/---
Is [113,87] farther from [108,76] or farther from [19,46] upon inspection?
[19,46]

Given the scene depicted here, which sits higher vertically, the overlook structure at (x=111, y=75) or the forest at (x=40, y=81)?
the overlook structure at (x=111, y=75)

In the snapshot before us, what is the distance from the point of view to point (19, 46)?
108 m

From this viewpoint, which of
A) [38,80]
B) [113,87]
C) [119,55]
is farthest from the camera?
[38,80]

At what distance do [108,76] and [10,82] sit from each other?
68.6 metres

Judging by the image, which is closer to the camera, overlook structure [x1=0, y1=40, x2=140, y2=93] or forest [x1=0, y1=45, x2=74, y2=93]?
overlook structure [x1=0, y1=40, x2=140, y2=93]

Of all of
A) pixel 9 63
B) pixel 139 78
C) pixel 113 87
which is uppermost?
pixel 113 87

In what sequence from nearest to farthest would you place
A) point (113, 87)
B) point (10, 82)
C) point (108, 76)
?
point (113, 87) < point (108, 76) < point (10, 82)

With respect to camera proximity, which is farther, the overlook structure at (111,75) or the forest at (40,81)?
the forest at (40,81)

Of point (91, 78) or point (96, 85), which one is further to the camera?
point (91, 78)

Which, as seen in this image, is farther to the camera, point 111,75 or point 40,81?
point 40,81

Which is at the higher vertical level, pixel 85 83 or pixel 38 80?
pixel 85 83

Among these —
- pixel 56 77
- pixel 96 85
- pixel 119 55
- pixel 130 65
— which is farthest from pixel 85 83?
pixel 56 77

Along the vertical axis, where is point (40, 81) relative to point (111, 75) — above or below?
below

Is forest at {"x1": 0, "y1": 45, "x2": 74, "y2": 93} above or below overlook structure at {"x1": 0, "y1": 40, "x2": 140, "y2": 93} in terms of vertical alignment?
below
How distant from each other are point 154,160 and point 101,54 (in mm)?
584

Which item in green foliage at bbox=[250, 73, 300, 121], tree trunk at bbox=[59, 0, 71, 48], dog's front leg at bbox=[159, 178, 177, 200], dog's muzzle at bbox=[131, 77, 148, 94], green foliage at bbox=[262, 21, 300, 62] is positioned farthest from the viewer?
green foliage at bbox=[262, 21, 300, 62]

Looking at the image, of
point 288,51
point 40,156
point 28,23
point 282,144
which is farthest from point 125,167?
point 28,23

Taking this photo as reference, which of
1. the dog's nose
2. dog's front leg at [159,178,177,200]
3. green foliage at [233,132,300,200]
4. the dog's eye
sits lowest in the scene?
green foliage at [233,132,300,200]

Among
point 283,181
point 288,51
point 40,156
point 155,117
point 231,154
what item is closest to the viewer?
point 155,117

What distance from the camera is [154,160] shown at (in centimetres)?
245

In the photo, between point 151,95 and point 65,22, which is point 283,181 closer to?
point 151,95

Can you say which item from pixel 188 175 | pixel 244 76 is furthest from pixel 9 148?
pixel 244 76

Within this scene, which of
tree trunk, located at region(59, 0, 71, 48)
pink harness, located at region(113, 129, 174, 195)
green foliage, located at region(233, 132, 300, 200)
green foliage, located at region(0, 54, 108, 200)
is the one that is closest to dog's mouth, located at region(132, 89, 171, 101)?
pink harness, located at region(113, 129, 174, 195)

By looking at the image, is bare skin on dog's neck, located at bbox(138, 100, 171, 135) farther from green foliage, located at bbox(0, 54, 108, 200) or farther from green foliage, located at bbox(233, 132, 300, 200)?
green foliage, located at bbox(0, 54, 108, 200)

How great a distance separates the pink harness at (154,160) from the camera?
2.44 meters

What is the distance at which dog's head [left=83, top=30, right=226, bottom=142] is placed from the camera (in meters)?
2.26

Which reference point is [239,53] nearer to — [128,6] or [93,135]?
\---
### Given problem
Rewrite all the items above, replacing every occurrence of "camera" with "observer" and leaving everything else unchanged.

### Result of the exercise
Is [113,87] farther from [108,76] or farther from [19,46] upon inspection?
[19,46]

Given the scene depicted here, which sits higher vertically, the overlook structure at (x=111, y=75) or the forest at (x=40, y=81)?
the overlook structure at (x=111, y=75)

In the snapshot before us, what is the distance from the point of view to point (19, 46)?
108 m

From this viewpoint, which of
A) [38,80]
B) [113,87]
C) [119,55]
is farthest from the observer?
[38,80]

At what distance do [108,76] and [10,82] sit from each other?
68.6 metres

Judging by the image, which is closer to the observer, overlook structure [x1=0, y1=40, x2=140, y2=93] or forest [x1=0, y1=45, x2=74, y2=93]?
overlook structure [x1=0, y1=40, x2=140, y2=93]

Of all of
A) pixel 9 63
B) pixel 139 78
C) pixel 113 87
which is uppermost?
pixel 113 87

In what sequence from nearest to farthest would you place
A) point (113, 87)
B) point (10, 82)
C) point (108, 76)
?
point (113, 87) < point (108, 76) < point (10, 82)

With respect to observer proximity, which is farther, the overlook structure at (111,75) or the forest at (40,81)?
the forest at (40,81)

Of point (91, 78) or point (96, 85), which one is further to the observer?
point (91, 78)

Which, as seen in this image, is farther to the observer, point 111,75 or point 40,81?
point 40,81

Which is at the higher vertical level, pixel 85 83 or pixel 38 80?
pixel 85 83

Among these —
- pixel 56 77
- pixel 96 85
- pixel 119 55
- pixel 130 65
— which is farthest from pixel 85 83?
pixel 56 77

Along the vertical axis, where is point (40, 81) relative to point (111, 75) — above or below?
below

Is forest at {"x1": 0, "y1": 45, "x2": 74, "y2": 93} above or below overlook structure at {"x1": 0, "y1": 40, "x2": 140, "y2": 93} in terms of vertical alignment?
below
How distant from each other are point 154,160 and point 101,54 (in mm)?
584

Which item in green foliage at bbox=[250, 73, 300, 121], tree trunk at bbox=[59, 0, 71, 48], dog's front leg at bbox=[159, 178, 177, 200], dog's muzzle at bbox=[131, 77, 148, 94], green foliage at bbox=[262, 21, 300, 62] is positioned farthest from the viewer?
green foliage at bbox=[262, 21, 300, 62]

Looking at the image, of
point 288,51
point 40,156
point 28,23
point 282,144
which is farthest from point 125,167?
point 28,23

Taking this photo as reference, which of
1. the dog's nose
2. dog's front leg at [159,178,177,200]
3. green foliage at [233,132,300,200]
4. the dog's eye
sits lowest in the scene?
green foliage at [233,132,300,200]

Among
point 283,181
point 288,51
point 40,156
point 155,117
point 231,154
what item is closest to the viewer?
point 155,117

What distance from the observer is [154,160] shown at (in centimetres)?
245

In the photo, between point 151,95 and point 65,22, which is point 283,181 closer to?
point 151,95

Can you say which item from pixel 188 175 | pixel 244 76 is furthest from pixel 9 148?
pixel 244 76

Within this scene, which of
tree trunk, located at region(59, 0, 71, 48)
pink harness, located at region(113, 129, 174, 195)
green foliage, located at region(233, 132, 300, 200)
green foliage, located at region(0, 54, 108, 200)
is the one that is closest to dog's mouth, located at region(132, 89, 171, 101)?
pink harness, located at region(113, 129, 174, 195)

By looking at the image, is bare skin on dog's neck, located at bbox(138, 100, 171, 135) farther from green foliage, located at bbox(0, 54, 108, 200) or farther from green foliage, located at bbox(233, 132, 300, 200)?
green foliage, located at bbox(0, 54, 108, 200)

How great a distance separates the pink harness at (154,160) from the observer?
2.44 meters

What is the distance at which dog's head [left=83, top=30, right=226, bottom=142] is placed from the observer (in meters)?
2.26

Which reference point is [239,53] nearer to — [128,6] or [93,135]?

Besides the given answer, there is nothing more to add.